> _Problem to solve_:
Locate "Comparing purple flower" in the listing below, then output the line holding it and every line after it, exactly and with nothing else.

> _Recorded data_:
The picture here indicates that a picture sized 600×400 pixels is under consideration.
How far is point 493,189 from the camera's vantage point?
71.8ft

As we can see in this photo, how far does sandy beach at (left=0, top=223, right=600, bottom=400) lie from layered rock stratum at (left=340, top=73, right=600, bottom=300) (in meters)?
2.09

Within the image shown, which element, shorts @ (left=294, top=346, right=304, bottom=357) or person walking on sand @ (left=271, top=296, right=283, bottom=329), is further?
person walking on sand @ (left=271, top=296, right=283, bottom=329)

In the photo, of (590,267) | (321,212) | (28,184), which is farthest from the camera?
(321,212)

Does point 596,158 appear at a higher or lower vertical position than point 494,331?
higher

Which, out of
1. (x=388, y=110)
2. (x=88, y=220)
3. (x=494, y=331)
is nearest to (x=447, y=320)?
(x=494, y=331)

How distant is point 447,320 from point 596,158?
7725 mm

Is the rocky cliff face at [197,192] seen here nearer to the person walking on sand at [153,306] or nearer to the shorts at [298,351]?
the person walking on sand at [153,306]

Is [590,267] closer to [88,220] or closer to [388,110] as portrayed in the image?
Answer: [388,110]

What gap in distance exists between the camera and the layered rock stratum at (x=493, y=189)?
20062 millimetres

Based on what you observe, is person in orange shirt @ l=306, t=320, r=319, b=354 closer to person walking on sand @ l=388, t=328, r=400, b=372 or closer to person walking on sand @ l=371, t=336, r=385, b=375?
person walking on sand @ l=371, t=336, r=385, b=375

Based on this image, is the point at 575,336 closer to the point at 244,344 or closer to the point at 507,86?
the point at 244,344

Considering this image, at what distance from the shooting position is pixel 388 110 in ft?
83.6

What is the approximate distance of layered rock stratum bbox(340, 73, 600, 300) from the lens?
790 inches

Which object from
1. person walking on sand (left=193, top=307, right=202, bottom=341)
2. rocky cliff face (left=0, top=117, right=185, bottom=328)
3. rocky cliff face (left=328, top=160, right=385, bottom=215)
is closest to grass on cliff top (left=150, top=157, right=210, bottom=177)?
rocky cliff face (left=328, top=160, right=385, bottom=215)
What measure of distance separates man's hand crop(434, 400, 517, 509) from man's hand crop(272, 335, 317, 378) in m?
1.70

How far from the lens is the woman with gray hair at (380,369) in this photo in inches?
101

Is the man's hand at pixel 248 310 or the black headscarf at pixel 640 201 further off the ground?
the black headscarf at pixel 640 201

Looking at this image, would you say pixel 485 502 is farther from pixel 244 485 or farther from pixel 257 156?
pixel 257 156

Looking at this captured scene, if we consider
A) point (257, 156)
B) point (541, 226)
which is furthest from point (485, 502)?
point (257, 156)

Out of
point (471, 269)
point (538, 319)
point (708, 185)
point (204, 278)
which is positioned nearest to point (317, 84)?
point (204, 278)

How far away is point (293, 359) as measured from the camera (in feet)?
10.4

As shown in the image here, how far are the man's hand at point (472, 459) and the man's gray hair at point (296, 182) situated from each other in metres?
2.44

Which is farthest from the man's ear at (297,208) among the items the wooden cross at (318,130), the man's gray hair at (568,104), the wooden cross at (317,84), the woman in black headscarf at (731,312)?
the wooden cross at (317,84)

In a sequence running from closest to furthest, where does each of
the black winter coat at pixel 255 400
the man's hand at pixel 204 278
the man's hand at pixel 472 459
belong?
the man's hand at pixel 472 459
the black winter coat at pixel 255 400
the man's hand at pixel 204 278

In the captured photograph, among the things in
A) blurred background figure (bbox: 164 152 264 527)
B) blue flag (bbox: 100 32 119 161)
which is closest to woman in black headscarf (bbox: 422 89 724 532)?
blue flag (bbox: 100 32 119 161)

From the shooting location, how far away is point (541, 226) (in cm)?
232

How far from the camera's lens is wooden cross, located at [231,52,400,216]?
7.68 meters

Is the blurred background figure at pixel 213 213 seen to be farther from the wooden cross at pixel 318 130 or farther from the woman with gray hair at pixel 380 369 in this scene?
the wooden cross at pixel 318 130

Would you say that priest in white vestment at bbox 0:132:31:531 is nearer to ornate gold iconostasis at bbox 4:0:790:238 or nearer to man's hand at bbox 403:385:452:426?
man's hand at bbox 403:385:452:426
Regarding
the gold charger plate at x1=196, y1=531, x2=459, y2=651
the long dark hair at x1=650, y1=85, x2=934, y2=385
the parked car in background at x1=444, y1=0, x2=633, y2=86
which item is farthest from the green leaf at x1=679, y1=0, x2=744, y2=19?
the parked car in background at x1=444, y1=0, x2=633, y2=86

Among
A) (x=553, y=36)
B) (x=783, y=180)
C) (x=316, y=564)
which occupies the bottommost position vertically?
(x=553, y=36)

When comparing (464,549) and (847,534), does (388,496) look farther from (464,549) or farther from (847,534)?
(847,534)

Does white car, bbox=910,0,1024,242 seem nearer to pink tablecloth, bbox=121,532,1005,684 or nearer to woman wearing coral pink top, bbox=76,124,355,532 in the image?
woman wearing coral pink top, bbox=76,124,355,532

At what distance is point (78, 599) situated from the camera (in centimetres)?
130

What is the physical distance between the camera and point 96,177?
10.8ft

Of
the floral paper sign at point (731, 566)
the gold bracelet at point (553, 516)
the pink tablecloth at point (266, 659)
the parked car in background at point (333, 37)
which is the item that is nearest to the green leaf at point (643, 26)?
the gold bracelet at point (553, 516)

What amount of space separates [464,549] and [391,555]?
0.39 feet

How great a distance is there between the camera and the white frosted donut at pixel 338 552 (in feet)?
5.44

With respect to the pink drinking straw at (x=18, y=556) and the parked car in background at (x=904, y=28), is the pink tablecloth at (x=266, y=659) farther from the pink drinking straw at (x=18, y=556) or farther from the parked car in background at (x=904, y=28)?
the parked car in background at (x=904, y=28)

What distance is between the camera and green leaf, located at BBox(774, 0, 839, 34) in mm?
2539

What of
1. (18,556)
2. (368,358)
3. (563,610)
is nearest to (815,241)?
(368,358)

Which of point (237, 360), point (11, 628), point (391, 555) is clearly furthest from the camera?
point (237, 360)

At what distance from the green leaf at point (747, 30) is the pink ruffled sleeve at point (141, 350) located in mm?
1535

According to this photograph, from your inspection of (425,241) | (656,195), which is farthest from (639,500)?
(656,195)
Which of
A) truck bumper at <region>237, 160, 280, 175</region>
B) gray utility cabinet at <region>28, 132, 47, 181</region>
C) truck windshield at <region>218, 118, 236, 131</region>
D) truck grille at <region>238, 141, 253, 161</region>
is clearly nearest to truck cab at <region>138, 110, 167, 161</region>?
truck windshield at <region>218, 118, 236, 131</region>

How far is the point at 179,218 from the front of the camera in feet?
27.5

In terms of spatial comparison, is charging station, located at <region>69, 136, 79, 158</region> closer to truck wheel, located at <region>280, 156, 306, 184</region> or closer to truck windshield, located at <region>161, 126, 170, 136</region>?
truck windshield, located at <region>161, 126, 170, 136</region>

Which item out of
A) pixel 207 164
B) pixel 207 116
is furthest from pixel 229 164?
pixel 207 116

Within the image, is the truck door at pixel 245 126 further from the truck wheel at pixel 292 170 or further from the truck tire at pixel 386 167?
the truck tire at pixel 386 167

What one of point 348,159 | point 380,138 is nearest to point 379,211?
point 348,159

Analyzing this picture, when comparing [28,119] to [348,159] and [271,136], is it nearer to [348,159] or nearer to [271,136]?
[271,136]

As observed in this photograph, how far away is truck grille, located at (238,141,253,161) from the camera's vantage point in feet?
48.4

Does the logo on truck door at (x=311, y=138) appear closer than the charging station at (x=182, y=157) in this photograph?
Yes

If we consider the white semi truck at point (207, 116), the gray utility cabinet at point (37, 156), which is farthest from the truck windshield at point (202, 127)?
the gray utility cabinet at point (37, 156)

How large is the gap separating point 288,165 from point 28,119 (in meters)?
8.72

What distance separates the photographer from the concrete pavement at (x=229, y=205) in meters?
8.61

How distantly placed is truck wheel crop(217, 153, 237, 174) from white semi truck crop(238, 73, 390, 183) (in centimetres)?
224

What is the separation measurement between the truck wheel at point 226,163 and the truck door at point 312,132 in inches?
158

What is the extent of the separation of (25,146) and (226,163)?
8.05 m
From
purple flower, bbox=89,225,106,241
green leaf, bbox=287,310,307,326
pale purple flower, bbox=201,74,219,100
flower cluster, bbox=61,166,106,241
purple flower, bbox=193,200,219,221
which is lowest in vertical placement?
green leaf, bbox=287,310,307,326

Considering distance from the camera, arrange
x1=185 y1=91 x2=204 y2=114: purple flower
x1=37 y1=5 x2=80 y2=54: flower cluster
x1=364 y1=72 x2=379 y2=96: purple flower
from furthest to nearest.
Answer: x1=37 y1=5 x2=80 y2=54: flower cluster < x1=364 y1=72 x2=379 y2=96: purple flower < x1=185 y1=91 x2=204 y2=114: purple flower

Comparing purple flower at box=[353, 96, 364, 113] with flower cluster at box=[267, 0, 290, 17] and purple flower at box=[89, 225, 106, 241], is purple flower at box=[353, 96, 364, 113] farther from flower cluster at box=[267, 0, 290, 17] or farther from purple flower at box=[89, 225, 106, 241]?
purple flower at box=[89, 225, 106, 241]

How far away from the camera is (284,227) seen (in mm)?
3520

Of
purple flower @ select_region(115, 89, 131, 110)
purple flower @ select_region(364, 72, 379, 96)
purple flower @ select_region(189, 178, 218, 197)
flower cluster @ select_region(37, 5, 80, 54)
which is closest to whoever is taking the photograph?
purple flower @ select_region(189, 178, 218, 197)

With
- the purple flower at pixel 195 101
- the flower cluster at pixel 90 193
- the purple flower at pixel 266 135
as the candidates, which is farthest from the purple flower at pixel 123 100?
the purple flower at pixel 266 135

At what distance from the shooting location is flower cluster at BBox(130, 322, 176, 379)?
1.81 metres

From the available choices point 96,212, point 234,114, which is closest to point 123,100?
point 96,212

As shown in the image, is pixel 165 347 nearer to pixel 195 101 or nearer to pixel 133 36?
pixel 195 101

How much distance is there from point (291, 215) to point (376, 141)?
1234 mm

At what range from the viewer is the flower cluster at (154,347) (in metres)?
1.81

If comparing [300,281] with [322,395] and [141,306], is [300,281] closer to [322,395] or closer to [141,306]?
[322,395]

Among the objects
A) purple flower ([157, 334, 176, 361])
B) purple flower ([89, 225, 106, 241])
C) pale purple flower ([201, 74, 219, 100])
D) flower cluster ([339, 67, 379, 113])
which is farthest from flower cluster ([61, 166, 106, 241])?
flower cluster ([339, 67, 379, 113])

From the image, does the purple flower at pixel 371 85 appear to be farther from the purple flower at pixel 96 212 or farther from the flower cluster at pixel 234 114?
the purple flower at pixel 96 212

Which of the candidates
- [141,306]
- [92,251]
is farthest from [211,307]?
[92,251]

> _Response_:
Comparing purple flower at box=[353, 96, 364, 113] with flower cluster at box=[267, 0, 290, 17] and purple flower at box=[89, 225, 106, 241], is purple flower at box=[353, 96, 364, 113] farther from flower cluster at box=[267, 0, 290, 17] or farther from purple flower at box=[89, 225, 106, 241]?
purple flower at box=[89, 225, 106, 241]

How far away from the camera is (284,227) seen (in mm)?
3520

Of
purple flower @ select_region(115, 89, 131, 110)
purple flower @ select_region(364, 72, 379, 96)
purple flower @ select_region(189, 178, 218, 197)
flower cluster @ select_region(37, 5, 80, 54)
which is closest to whoever is taking the photograph?
purple flower @ select_region(189, 178, 218, 197)

With
- the purple flower at pixel 195 101
- the flower cluster at pixel 90 193
- the purple flower at pixel 266 135
as the candidates, which is farthest from the purple flower at pixel 123 100?
the purple flower at pixel 266 135

At what distance from the shooting location is flower cluster at BBox(130, 322, 176, 379)?
1.81 metres

From the available choices point 96,212, point 234,114, which is closest to point 123,100?
point 96,212

As shown in the image, is pixel 165 347 nearer to pixel 195 101 or nearer to pixel 133 36?
pixel 195 101

How much distance is there from point (291, 215) to point (376, 141)?
1234 mm

At what range from the viewer is the flower cluster at (154,347) (in metres)?
1.81

If comparing [300,281] with [322,395] and [141,306], is [300,281] closer to [322,395] or closer to [141,306]?
[322,395]

Among the objects
A) purple flower ([157, 334, 176, 361])
B) purple flower ([89, 225, 106, 241])
C) pale purple flower ([201, 74, 219, 100])
D) flower cluster ([339, 67, 379, 113])
which is farthest from flower cluster ([61, 166, 106, 241])?
flower cluster ([339, 67, 379, 113])

From the image, does the purple flower at pixel 371 85 appear to be farther from the purple flower at pixel 96 212 or farther from the flower cluster at pixel 234 114?
the purple flower at pixel 96 212

Which of the candidates
- [141,306]
- [92,251]
is farthest from [211,307]?
[92,251]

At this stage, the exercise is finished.